When Kotaro Nakamura came from Yokohama to learn English at SDSU’s American Language Institute (ALI) in 1977, he thought he’d be on campus for a couple years before going back to Japan.
Nearly four decades later, he’s still on campus now, as the director of SDSU’s School of Art and Design.
After passing the TOEFL test through ALI, Nakamura became a graduate student at the School of Art and Design from 1978-80. A professor convinced him to stick around for a year and complete his practical training by teaching.
“At that point, I planned on going back to Japan,” he said. “Then I met a girl on campus and decided to stay.”
The girl, Katherine, was an English major. She and Nakamura have been married 36 years.
“This is not how I planned it,” he said. “Things happened that way. I had planned on going back to Japan to be with my friends and family. In hindsight, I’m very lucky to be here.”
Nakamura remembers coming to the ALI when classes were held in a two-story apartment building near the former SDSU student health center, which was across Campanile Drive from the modern Gateway Center that now hosts the ALI.
“The teachers were great,” he said. “They really cared about students. They helped you make the transition from a foreign student to a native speaker. I appreciated their care.”
Their nurturing extended beyond the classroom. Nakamura noted that his teachers even helped him with tasks such as using a checkbook.
Nakamura came to SDSU before the days of the internet, discovering the campus through a Tokyo travel agency brochure. He said he was attracted to the university because of its environmental design program.
When Nakamura arrived at SDSU, he could not speak English even though he had studied the language for several years through middle school, high school, and three years at a Japanese university.
“The Japanese education is based on reading and writing, not speaking,” he said. “I hung around Japanese students and spoke Japanese because I was scared. My English became much better after I met my girlfriend.”
Even after all these years in San Diego, Nakamura sometimes wonders what life back in Japan would have been like for him.
“Once in a while, I do get to go back,” he said. “My friends there seem so old. It’s a very tough life in Japan. The stress level there is much higher versus San Diego.”

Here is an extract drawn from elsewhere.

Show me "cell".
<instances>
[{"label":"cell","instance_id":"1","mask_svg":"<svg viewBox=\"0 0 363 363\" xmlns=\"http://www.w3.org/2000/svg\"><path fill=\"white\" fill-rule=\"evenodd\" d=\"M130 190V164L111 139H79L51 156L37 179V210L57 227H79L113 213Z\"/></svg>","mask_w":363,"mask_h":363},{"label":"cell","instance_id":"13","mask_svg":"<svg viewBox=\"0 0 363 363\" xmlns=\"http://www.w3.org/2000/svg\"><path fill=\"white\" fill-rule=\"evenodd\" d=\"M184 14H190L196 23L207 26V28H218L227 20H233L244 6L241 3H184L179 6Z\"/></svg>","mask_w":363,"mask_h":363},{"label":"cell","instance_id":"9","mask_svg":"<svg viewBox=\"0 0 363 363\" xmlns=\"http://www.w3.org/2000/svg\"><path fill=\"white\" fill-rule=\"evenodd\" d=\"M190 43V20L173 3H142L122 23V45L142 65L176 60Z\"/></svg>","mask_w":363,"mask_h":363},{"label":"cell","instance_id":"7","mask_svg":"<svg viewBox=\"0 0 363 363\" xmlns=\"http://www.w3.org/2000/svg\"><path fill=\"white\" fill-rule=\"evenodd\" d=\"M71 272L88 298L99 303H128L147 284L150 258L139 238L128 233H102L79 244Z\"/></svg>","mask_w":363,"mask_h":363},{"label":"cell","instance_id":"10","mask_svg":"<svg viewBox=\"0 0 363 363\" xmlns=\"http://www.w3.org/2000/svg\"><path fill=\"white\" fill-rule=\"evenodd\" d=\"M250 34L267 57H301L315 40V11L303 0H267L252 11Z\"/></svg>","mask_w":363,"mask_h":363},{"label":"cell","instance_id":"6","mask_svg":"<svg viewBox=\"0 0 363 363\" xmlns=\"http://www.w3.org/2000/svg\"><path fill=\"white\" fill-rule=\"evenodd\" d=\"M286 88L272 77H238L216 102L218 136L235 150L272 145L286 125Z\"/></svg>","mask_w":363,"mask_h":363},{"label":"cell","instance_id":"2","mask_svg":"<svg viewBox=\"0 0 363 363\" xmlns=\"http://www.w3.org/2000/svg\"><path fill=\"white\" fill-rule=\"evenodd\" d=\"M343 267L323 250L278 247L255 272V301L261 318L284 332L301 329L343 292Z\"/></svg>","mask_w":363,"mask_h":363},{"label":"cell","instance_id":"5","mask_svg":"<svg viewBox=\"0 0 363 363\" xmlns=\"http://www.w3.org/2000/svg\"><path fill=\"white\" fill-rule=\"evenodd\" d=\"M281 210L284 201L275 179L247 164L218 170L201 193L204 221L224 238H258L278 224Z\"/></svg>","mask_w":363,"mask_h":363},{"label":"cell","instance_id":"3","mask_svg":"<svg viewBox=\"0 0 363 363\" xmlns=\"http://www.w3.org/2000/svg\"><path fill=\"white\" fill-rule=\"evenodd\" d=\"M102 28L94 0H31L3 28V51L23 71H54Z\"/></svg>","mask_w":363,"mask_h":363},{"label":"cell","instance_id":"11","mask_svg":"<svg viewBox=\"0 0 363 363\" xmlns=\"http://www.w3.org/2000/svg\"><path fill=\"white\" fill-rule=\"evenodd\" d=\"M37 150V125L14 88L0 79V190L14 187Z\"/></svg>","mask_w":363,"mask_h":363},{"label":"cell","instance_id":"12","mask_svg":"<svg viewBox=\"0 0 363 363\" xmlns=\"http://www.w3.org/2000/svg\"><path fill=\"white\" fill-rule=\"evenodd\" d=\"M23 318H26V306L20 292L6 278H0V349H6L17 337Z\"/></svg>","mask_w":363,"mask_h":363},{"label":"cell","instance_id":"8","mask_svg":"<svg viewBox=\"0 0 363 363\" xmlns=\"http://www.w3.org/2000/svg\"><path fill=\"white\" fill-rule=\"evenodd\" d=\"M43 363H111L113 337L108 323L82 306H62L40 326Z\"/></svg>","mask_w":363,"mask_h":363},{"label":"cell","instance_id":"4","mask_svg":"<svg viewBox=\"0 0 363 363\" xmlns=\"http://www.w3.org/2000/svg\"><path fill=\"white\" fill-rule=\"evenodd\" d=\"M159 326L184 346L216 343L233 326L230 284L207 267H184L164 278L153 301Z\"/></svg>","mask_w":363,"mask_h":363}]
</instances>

Nakamura advanced to the level of interim director at SDSU’s College of Art and Design in 2013, and became the permanent director in 2015.
Outside of SDSU, Nakamura is the owner of RNT Architects, an architectural design and master planning business.
“My teaching and practice feed off each other,” he said. “What I teach in the classroom is directly influenced from my practice. If I was just teaching, I wouldn’t learn what is going on in the practice of design.”
Nakamura also reaches out to advanced level ALI students at their orientation to enroll in regular courses on campus.
“I tell the students that I was once one of them,” he concluded. “It’s interesting to look at the students and see myself from years ago.”